もやし

ファンタスティック・ビーストと魔法使いの旅のもやしのレビュー・感想・評価

4.9
めっちゃ心響く話だった!
こんな映画だと思ってなかった。

独特のチャーミングさ?みたいなものがあって、ハリポタとは全く雰囲気違うんだね。
魔法のワクワク感もありつつ。
映像表現が本当に情緒豊かで凄かったね。
大人向け魔法使い映画って感じだったね。
とても普遍的なテーマに溢れているし。
最初はとっちらかってるように見えたけど、最後のまとまりは綺麗だったね。綺麗すぎてちょっと鼻についたぐらい笑

登場人物も抑えめながら皆素敵だったね。
ビーストも結構象徴性と奥深さに溢れてたように思った。

ビーストの変な面白さもあって序盤は本当にポップな感じやったね。
でもなんだか色んな要素がありすぎたり、能天気すぎる感じもあって、ああなんかこのまま行ったらあんまり好きじゃない映画だなあとは正直思ってた。
でも中盤に来て突然の人の死。

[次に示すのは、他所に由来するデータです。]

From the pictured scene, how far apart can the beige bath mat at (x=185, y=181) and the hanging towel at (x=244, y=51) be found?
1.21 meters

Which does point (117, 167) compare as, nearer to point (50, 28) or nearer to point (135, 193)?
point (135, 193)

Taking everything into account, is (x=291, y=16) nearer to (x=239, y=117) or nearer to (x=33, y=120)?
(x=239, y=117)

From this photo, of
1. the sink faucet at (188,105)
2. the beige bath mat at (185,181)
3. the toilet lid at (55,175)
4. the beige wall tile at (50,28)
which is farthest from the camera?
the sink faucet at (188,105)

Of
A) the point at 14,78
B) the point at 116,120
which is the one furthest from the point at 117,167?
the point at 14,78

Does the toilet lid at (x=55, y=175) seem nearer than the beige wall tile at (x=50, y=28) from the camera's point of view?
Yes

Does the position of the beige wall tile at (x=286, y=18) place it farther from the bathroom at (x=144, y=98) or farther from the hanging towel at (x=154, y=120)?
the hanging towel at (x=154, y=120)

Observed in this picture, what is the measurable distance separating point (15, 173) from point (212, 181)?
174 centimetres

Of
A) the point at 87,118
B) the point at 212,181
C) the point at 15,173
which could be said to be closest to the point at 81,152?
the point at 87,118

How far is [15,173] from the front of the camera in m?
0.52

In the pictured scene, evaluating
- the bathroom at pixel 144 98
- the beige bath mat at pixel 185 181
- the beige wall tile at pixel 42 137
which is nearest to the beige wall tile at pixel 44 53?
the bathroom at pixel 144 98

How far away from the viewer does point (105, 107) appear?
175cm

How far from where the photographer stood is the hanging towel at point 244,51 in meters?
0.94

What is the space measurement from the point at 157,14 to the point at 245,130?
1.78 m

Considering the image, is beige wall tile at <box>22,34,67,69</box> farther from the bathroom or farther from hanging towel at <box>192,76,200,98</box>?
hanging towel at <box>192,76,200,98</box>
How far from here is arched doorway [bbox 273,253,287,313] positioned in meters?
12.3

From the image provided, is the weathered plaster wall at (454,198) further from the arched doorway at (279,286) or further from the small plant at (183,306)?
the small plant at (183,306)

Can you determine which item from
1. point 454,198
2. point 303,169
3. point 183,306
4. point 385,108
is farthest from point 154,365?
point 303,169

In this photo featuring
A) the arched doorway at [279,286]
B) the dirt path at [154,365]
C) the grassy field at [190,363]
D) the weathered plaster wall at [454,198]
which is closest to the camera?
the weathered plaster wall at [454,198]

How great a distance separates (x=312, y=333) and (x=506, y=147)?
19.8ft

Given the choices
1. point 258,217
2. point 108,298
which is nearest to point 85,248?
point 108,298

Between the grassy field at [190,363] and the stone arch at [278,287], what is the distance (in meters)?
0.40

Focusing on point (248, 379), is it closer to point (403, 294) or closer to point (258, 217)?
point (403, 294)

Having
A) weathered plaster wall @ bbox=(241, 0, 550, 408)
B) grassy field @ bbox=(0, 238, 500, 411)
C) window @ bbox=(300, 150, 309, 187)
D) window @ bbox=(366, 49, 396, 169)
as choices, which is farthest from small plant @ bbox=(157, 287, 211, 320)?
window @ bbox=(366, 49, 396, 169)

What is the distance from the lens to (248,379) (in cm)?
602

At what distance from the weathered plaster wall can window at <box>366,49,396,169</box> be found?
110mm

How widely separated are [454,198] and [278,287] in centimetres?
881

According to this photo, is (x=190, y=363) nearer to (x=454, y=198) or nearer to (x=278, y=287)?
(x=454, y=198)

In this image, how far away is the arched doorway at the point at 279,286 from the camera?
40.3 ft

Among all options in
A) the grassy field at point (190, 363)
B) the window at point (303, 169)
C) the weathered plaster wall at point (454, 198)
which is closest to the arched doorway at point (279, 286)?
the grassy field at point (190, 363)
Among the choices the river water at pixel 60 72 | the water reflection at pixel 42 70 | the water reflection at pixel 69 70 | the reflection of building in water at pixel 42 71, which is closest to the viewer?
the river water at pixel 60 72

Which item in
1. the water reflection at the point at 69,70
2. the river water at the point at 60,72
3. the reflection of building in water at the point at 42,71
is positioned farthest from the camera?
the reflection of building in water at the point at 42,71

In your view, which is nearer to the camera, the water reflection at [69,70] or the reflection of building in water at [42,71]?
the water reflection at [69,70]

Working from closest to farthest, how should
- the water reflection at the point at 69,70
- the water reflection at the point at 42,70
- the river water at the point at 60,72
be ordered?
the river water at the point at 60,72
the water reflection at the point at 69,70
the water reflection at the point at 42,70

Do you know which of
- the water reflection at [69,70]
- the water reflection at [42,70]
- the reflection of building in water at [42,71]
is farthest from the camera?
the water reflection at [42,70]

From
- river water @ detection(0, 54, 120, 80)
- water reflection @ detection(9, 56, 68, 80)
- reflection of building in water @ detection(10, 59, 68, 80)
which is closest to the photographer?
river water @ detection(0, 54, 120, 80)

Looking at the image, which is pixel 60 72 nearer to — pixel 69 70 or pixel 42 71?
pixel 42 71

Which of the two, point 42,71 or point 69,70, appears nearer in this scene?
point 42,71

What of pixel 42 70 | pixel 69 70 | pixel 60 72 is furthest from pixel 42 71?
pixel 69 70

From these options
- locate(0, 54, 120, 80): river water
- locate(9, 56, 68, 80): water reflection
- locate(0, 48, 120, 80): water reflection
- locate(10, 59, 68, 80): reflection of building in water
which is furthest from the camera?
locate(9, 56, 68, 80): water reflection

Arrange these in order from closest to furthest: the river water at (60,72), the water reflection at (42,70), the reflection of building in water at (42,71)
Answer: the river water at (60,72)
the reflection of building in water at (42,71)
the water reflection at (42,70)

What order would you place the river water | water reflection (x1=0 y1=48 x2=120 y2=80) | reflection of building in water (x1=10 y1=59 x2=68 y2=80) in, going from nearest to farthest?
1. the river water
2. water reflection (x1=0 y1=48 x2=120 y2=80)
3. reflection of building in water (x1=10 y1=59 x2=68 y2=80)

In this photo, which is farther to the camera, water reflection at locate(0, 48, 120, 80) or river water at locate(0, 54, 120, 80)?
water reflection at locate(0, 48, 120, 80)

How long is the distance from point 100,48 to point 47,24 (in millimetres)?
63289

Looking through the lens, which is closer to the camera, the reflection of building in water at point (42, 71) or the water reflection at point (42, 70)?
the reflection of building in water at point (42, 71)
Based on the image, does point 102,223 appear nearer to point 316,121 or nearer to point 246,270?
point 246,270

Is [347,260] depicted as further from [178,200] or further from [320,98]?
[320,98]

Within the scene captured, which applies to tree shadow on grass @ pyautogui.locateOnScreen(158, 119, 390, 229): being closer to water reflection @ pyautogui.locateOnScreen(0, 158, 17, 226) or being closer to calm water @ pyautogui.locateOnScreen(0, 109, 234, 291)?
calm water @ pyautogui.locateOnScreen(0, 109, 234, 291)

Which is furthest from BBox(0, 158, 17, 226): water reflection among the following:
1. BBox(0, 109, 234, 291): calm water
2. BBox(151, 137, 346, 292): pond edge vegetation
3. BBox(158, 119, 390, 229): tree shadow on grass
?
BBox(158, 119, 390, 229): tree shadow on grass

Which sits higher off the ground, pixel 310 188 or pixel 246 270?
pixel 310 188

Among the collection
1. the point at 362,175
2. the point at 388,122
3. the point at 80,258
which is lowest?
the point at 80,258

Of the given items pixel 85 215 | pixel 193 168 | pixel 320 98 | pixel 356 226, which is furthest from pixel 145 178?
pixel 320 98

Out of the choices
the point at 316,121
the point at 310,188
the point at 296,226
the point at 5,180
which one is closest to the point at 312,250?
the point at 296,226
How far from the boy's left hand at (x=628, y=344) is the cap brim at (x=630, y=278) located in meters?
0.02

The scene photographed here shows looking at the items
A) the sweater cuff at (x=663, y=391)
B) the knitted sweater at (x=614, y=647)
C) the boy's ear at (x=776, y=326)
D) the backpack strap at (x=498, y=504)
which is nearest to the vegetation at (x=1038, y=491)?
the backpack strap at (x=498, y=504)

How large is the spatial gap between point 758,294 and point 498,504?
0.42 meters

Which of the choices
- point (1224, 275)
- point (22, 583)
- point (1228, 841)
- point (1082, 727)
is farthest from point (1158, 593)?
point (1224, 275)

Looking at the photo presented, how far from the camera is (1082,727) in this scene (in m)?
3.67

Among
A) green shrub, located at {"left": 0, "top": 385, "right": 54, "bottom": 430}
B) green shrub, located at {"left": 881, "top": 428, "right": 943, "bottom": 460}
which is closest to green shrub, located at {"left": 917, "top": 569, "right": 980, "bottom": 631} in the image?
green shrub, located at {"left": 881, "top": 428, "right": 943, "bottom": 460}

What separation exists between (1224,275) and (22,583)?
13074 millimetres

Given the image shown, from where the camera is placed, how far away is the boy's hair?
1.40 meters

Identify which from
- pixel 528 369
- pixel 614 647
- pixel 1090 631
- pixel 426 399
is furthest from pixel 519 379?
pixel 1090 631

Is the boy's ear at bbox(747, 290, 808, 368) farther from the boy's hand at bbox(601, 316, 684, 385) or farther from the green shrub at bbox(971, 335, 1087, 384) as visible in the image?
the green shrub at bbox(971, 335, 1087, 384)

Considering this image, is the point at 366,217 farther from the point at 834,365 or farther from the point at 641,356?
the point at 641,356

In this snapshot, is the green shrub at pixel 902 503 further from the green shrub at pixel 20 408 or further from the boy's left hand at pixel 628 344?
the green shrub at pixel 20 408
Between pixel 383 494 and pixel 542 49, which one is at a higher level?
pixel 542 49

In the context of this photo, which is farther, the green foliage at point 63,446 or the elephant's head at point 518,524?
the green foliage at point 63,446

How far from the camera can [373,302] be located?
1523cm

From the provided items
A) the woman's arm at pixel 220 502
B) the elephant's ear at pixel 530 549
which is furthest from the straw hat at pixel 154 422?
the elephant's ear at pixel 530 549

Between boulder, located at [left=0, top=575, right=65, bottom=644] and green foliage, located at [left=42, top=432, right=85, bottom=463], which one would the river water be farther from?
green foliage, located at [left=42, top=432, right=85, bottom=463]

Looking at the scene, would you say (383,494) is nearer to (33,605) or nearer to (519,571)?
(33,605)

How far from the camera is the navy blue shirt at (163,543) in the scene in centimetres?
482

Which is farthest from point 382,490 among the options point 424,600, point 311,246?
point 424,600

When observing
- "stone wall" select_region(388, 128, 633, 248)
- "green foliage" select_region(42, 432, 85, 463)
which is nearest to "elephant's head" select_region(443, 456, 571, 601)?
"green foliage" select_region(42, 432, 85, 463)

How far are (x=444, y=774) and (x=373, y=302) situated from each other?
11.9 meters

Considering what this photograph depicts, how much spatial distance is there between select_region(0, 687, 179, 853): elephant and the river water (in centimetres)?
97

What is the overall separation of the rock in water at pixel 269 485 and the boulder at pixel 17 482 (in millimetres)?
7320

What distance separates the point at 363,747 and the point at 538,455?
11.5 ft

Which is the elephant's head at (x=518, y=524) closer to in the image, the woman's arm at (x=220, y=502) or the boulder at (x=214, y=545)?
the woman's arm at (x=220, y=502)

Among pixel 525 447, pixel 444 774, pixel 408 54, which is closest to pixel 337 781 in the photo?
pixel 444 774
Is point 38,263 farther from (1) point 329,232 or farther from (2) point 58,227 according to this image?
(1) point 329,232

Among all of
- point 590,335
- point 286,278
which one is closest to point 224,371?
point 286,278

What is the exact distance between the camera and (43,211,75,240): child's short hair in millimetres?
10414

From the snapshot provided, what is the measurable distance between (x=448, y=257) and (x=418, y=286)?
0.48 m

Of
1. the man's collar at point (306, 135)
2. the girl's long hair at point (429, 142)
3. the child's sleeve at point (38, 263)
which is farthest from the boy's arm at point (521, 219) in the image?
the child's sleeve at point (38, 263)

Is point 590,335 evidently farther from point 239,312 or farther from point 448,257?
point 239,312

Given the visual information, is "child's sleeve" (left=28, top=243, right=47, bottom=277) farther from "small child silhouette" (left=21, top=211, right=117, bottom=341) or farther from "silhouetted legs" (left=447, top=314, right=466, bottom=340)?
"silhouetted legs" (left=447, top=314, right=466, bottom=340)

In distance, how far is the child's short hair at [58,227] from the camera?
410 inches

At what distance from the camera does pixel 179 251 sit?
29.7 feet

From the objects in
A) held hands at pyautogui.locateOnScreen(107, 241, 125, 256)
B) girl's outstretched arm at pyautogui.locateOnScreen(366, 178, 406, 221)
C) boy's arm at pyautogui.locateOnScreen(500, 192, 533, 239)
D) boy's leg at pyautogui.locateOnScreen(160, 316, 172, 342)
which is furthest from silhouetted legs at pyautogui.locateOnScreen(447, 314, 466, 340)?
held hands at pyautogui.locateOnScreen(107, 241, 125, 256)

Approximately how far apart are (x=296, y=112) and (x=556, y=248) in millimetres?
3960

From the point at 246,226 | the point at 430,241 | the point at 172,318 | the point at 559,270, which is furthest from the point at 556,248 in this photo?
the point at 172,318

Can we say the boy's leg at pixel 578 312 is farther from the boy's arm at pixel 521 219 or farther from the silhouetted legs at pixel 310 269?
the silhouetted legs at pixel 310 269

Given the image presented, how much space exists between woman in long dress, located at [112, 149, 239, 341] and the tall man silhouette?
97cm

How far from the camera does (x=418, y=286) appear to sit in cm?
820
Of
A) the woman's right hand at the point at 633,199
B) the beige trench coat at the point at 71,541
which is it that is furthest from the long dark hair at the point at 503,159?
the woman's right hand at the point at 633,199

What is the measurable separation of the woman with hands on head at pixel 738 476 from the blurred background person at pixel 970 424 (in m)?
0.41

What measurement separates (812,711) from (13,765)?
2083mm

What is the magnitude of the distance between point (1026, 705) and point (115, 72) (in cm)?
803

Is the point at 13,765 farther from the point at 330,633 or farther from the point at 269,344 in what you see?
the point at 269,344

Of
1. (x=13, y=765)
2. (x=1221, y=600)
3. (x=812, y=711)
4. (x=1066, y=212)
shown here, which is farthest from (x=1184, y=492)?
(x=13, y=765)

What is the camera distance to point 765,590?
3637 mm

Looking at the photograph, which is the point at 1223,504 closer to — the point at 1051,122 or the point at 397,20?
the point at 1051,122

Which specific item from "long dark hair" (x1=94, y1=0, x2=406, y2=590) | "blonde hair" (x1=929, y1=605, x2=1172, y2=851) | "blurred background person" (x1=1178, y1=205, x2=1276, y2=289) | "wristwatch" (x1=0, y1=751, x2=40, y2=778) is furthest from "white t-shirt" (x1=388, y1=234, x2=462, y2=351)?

物語の意味合いが一気に変わった瞬間だった。

自分のようなめんどくさいタイプが一番入り込んだのは、やはりオブスキュラスという概念についてだった。
人の内面の葛藤と苦しみの象徴オブスキュラス。
少年期に、ごく一部の抱える苦しみが大きい魔法使いの内面に宿り、いつしか具現化し、敵意を持ち、世の中を破壊し、最後は本人を死に至らしめる魔力。
今回の話でも一人の子に宿り、とんでもないことになっていく。
この苦しみの部分はとても普遍的だと思うし、深く共感せざるを得ない。

そしてやはり必要なのは寄り添ってくれる人の存在。
この映画の心優しき人達の態度はとても思いやりと真摯さに溢れていて、本人の苦しみも相まって思わず泣きそうになる。
だが、やはりそれで全て良い方向に行くというわけではないのが、ね。

人間ドラマ要素もあり、恋愛要素も多分にあり、とても感動的で、ラストはそれが美しく収束していく。
でも、正直美しすぎやしないかと思わなくもなかった。
これじゃあの子の力というのがただの危険分子という扱いで終わってしまうのではないか。
もちろんそうではないことは描かれてはいるが、この終わりの美しさはそれを少し軽いものに感じさせてしまう。
もちろんシリーズ最初は前向きさを感じさせる必要があるし、これは単純に脚本の完成度の高さに他ならないから、全然良いんだけどさ。
これからの展開がどういったニュアンスのものになるのかとても気になります。